増井真也日記

略歴
免許登録番号 1級建築士 建設大臣登録 第290771号
1997年早稲田大学理工学建築学科卒業
2001年戸田建設株式会社退社
2001年ますいいリビングカンパニー主宰

「日本の住宅はどうしてこんなに同じものばかりなのだろう。」というのが私が設計を行うようになったきっかけでした。住宅はそれぞれの家族が自分たちのこだわりに合わせて自由に作り上げていくものだと思います。他の工業製品と違い工場での生産が出来ないということからも、本来は個別のデザインが許されて良いはずなのです。
しかし、現実には建築条件のない土地の取得の困難さという問題や、かつてのずさんな工事による工務店の衰退にともなう工業化住宅の発展によって画一的な住宅ばかりが作られるようになりました。
このような中で、今一度住宅の設計を一つ一つ丁寧に行い、そして工務店として作り上げる。その活動こそが個性あふれる豊かな住宅の生産につながると思っています。そして、そのこだわりを実現させるデザインが豊かな街を作り上げていくでしょう。
私は川口の町で生まれ、川口の町で育ちました。住宅を作るという活動を中心としてさまざまなデザインを街の中にちりばめ、この街をもっと魅力的に変化させ、魅力ある街づくりに貢献したいと考えています。

2008年

 1

2008/1/30

10時、先日石山先生よりご紹介されたK氏にお会いする。場所はK氏のオフィスのある中目黒。約200人の社員を抱える優良企業の経営者ということで大変魅力的な人物であった。よみがえる家のご相談をさせていただいたのだが、それにも増してK氏のジンセイ談に興味を持った。偉大な人との話は時間を忘れさせてくれるものであっという間の1時間30分。今後の人生の糧としたい。

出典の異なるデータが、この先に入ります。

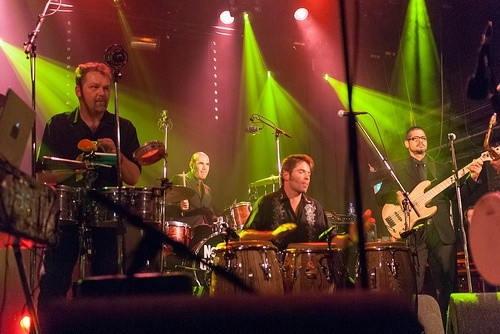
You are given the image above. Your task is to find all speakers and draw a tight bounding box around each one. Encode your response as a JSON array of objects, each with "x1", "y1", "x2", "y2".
[{"x1": 38, "y1": 298, "x2": 416, "y2": 334}]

14時帰事務所。池上、田村、西村と打ち合わせを行い夜は日記の更新作業。久しぶりの更新になってしまった。反省。

2008/1/25

11時、世田谷の小さな家を購入しリフォームして住宅兼家庭のパン教室を開設したいというMさんとの打ち合わせ。場所は世田谷区松原の現場。築30年ほどの建売住宅で名建築というわけではないが将来の建て替えも見据えた最低限のリフォームを行うということでお話をした。1時間ほどお話をしたのだが、暮らし方を提案することが出来るような教室になると面白いと思う。何せ、教室といっても場所は家族の暮らすリビングの一部。おまけに猫と犬が共存している。1階にリビング、2階に2部屋という小さな住宅だけに教室を分離することは不可能だ。そんな状況でパン教室!!この挑戦をなかなか話だけで理解することは難しい。でもMさんと話しているとなんとなく出来そうな気がする。ようは最後は人次第。魅力的な教室を日々の暮らしの中で自然にやっていそうな、そんな方でした。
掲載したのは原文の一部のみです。